Highly Sensitive, Ultrafast, and Broadband Photo‐Detecting Field‐Effect Transistor with Transition‐Metal Dichalcogenide van der Waals Heterostructures of MoTe(2) and PdSe(2)

Recently, van der Waals heterostructures (vdWHs) based on transition‐metal dichalcogenides (TMDs) have attracted significant attention owing to their superior capabilities and multiple functionalities. Herein, a novel vdWH field‐effect transistor (FET) composed of molybdenum ditelluride (MoTe(2)) and palladium diselenide (PdSe(2)) is studied for highly sensitive photodetection performance in the broad visible and near‐infrared (VNIR) region. A high rectification ratio of 6.3 × 10(5) is obtained, stemming from the sharp interface and low Schottky barriers of the MoTe(2)/PdSe(2) vdWHs. It is also successfully demonstrated that the vdWH FET exhibits highly sensitive photo‐detecting abilities, such as noticeably high photoresponsivity (1.24 × 10(5) A W(−1)), specific detectivity (2.42 × 10(14) Jones), and good external quantum efficiency (3.5 × 10(6)), not only due to the intra‐TMD band‐to‐band transition but also due to the inter‐TMD charge transfer (CT) transition.
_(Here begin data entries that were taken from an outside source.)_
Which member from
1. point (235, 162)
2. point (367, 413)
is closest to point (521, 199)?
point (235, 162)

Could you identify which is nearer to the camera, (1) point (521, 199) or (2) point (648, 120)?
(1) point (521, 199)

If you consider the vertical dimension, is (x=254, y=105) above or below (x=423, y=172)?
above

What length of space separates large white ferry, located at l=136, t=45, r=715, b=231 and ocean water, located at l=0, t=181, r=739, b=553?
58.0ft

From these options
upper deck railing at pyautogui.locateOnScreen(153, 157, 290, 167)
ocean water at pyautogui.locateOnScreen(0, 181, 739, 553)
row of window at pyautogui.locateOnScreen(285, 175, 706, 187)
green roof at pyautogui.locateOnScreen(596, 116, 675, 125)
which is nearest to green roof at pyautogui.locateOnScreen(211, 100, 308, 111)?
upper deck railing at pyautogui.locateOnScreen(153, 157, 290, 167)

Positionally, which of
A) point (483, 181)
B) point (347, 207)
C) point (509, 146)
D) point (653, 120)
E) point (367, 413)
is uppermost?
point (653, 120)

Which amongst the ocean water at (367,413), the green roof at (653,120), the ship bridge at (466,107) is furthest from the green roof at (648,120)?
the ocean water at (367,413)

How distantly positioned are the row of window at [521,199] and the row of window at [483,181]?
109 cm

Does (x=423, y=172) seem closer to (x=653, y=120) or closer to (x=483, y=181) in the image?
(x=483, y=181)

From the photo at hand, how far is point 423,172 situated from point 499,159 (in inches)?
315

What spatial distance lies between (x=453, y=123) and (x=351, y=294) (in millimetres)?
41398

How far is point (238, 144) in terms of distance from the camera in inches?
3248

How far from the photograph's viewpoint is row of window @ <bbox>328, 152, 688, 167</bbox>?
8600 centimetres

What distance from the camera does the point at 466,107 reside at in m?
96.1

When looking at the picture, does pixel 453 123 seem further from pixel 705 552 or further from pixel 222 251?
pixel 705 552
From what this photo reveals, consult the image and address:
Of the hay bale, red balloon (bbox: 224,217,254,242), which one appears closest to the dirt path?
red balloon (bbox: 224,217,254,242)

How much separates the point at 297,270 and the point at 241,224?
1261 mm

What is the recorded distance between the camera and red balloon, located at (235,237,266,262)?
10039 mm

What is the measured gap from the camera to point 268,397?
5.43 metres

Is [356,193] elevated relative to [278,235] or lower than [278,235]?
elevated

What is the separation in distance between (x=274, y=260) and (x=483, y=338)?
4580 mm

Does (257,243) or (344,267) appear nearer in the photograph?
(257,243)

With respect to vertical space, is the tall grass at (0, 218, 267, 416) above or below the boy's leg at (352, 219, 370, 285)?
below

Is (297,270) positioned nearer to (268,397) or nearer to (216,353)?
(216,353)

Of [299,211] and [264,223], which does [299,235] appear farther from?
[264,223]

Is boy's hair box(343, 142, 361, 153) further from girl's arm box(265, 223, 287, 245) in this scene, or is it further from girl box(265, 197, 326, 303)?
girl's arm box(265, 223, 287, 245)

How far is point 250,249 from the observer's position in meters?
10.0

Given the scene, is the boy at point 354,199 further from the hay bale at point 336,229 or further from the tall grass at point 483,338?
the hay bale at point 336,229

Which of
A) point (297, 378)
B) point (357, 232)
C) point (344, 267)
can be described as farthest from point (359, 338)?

Further, rapid rise (16.1 µs) and decay (31.1 µs) times are obtained under incident light with a wavelength of 2000 nm due to the CT transition, representing an outcome one order of magnitude faster than values currently in the literature. Such TMD‐based vdWH FETs would improve the photo‐gating characteristics and provide a platform for the realization of a highly sensitive photodetector in the broad VNIR region.